Karma will catch up with him xxx

Thanks
ILetHimKeep20Quid · 25/09/2013 10:33

Karma won't catch up with him, the concept of Karma is bullshit. Chances are he's swanned through life never thinking about what happened.

JesuslovesmethisIknow · 25/09/2013 11:54

I am not sure I believe in karma either

on saying that, I do believe in the biblical principle that you reap what you sew, so thats kinda similar isn't it!

You know what I want most? I want his own boys to be taught to treat women better than he treated me. Thats what i really want. If he could do this I would be happy. Then the cycle is stopped.

OP posts:
TheBigJessie · 25/09/2013 12:28

That was rape. He made sure you weren't even conscious enough to be able to say no and leave the house!

This is only my personal belief, but I hope I can convince you.

For me, it doesn't count as your first time, until you are actually enthusiastically consenting.

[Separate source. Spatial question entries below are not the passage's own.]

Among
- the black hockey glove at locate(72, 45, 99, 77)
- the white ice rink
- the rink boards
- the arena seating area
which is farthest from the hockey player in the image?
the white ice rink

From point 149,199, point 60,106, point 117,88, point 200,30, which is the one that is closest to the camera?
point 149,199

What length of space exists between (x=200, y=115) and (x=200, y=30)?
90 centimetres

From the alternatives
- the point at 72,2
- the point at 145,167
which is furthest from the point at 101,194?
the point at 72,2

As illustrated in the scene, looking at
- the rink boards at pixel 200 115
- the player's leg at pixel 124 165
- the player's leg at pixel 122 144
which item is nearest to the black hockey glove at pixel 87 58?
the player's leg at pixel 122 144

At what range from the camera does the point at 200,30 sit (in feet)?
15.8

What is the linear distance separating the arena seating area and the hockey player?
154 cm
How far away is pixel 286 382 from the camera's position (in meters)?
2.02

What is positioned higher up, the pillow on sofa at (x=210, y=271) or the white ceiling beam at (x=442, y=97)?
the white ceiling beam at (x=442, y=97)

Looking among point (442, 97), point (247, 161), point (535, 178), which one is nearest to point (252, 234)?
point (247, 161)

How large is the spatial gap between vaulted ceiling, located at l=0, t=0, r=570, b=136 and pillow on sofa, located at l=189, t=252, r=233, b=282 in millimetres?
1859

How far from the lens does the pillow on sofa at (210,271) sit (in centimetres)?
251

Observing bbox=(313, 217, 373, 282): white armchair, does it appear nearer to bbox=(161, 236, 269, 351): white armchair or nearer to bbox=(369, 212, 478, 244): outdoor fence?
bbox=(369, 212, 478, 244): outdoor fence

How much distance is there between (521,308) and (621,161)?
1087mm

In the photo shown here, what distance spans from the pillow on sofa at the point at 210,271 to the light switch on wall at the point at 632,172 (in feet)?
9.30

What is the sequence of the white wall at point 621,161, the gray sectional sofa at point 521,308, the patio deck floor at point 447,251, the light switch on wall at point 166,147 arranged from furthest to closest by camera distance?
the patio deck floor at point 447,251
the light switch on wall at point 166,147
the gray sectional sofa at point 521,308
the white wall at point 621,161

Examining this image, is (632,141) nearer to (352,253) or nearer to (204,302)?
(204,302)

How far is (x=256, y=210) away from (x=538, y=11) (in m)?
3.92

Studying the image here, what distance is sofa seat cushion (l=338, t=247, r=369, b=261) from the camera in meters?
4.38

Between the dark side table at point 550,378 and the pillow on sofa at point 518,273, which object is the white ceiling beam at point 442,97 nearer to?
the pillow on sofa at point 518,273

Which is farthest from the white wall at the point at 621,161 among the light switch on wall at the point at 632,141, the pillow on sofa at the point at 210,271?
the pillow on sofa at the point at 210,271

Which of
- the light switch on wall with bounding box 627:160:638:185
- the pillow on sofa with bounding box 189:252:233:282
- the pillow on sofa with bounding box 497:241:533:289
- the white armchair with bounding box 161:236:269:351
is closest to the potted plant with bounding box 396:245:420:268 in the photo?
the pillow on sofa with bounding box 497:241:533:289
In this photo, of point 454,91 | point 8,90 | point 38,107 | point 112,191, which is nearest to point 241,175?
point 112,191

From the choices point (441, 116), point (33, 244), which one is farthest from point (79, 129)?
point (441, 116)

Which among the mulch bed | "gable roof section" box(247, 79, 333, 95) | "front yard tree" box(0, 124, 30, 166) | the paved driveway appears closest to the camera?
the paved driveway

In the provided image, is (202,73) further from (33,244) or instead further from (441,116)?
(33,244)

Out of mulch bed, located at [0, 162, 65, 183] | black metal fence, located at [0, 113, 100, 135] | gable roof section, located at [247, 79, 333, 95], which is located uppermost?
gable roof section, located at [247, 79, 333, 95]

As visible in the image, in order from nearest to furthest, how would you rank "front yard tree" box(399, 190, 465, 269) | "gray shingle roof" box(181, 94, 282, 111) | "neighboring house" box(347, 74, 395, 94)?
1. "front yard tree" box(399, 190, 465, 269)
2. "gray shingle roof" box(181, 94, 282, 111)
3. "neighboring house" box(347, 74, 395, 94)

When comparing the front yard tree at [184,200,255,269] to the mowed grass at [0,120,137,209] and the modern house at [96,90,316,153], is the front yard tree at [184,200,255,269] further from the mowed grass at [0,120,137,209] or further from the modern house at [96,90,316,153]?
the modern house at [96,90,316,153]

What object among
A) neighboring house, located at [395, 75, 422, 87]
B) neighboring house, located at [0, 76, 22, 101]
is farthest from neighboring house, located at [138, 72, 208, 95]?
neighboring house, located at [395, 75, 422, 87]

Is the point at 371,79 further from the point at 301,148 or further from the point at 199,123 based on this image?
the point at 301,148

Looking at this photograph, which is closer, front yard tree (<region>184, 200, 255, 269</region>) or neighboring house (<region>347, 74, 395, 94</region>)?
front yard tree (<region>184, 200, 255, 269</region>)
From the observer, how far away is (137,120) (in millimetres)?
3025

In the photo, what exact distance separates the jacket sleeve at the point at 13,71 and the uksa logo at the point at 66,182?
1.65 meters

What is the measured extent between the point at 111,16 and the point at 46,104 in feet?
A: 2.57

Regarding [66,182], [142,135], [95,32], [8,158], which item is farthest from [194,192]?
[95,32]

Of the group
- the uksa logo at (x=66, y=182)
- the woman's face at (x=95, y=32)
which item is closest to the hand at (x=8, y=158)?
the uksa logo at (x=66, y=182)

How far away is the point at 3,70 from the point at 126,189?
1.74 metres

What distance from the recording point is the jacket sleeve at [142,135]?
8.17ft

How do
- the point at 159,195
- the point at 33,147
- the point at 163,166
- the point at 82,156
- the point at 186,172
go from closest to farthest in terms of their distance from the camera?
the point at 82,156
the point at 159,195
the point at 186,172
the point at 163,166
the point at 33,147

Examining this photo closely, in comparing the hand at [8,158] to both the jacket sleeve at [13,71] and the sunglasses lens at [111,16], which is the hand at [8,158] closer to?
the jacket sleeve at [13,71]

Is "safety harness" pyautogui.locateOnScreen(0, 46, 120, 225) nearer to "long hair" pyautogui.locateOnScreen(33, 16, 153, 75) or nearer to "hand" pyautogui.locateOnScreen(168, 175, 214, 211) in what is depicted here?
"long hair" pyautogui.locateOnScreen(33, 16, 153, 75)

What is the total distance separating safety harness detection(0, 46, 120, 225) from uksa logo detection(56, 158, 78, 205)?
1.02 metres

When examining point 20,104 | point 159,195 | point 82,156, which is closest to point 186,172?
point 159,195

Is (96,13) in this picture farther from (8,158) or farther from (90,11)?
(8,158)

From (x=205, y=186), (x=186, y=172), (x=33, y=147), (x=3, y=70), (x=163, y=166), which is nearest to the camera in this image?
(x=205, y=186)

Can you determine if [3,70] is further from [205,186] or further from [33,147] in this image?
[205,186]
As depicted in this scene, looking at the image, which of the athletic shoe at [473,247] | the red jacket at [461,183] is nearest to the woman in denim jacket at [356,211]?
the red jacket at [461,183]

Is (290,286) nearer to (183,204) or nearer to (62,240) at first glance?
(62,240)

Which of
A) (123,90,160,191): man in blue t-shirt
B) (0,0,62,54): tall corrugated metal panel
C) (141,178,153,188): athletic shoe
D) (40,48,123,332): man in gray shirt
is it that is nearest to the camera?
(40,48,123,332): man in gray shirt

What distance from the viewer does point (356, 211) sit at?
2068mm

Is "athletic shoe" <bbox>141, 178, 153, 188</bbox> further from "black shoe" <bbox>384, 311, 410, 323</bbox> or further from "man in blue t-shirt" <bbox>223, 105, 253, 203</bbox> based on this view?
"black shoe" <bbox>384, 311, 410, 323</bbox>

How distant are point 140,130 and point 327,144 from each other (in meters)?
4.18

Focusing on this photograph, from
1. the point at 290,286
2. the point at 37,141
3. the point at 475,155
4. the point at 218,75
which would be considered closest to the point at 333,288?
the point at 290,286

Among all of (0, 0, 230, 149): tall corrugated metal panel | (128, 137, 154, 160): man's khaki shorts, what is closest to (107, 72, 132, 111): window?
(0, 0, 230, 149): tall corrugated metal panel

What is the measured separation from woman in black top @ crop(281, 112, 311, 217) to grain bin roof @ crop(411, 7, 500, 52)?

I had a sort-of similar experience the day some people would say I "lost my virginity". As far as I'm concerned, I didn't.

The hymen shouldn't be of any emotional significance, as it can be broken by tampons, gymnastics, horse-riding and cycling. The important thing is the first time willingly having sex with a partner whom you trust. Rape doesn't count as that, even if your hymen is broken that night.

The cultural belief that having an non-intact hymen makes us worthless is terrible and oppressive, but it is ultimately misogynist nonsense that has silenced millions of rape victims. Nothing was taken from you- he hurt you, but it made him a lesser person. Never, never you.

I'm so sorry that you had such an awful experience, and none of it was your fault. None of it.

JesuslovesmethisIknow · 25/09/2013 12:53

jessie.

I think you are right.

(thanks)

OP posts:
JesuslovesmethisIknow · 25/09/2013 12:59

im cross at myself for letting myself be treated badly. not just those times but others.

I honestly did not have any support tho and did not know, it was not normal. I had no one to talk to (dysfunctional home / set up anyway)

I went out with him for a couple of years afterwards. I had no self esteem.

This is what i find sad too.

I wish I had had the balls that I do now. (well, not balls but you know what I mean.... Wink)

I think he was just over- zealous, wanted sex and saw me as an easy target. I was an easy target but was he bad for taking advantage, thats where my lines get a bit blurred. :/

OP posts:
fairy1303 · 25/09/2013 13:05

It was not your fault.

I know how you feel.

When I was 15 I was groomed by an older man online. We then had a 'relationship'. I often toy with reporting him now or messaging him but it is not worth it.

peachmint · 25/09/2013 15:04

I wouldn't contact him, but do think about reporting it to police.